(Stored data)
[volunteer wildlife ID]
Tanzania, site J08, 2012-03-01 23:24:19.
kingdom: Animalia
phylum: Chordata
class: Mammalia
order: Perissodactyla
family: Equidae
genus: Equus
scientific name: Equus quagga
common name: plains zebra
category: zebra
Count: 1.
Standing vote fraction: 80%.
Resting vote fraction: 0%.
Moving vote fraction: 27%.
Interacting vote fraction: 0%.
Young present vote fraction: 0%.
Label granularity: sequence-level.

» Work request
"fraction" is the word to look for; copy every line of the data that has it.

» Response to this exercise
Standing vote fraction: 80%.
Resting vote fraction: 0%.
Moving vote fraction: 27%.
Interacting vote fraction: 0%.
Young present vote fraction: 0%.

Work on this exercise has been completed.